Concernant l'utilisation de la greffe du poumon pour traiter les patients atteints de mucoviscidose, Mme Emmanuelle Prada-Bordenave, directrice générale, a observé que les progrès dans les traitements immunosuppresseurs avaient démontré que, malgré le risque infectieux inhérent à cette pathologie, on n'observait pas plus de rejets que sur des sujets sains, l'origine génétique d'une pathologie ne faisant pas obstacle à la greffe.

Abordant la problématique de la vigilance en AMP, Mme Prada-Bordenave, directrice générale, a fait valoir que la France était très en avance en Europe où les procédures ne sont pas systématisées, sauf au Royaume-Uni, où cette vigilance est confiée à la Human Fertilization and Embryology Authority (HFEA).

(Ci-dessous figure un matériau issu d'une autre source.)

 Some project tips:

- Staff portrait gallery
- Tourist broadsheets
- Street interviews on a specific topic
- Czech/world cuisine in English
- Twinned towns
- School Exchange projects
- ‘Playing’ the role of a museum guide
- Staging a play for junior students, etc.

Certains pays considèrent même que les systèmes relèvent du libre choix des praticiens. Cependant l'Union européenne se préoccupe d'homogénéiser les pratiques de vigilance en AMP avec le projet européen de Soho V&S (Substances Of Human Origin Vigilance and Surveillance).

Quant à la légalisation de l'accès aux origines pour les enfants issus de donneurs anonymes, Mme Prada-Bordenave, directrice générale de l'Agence de la biomédecine a considéré que, dans la mesure où la question faisait l'objet d'une disposition de l'avant-projet de loi en cours d'examen par le Conseil d'Etat, l'Agence de la biomédecine n'avait pas à l'évoquer.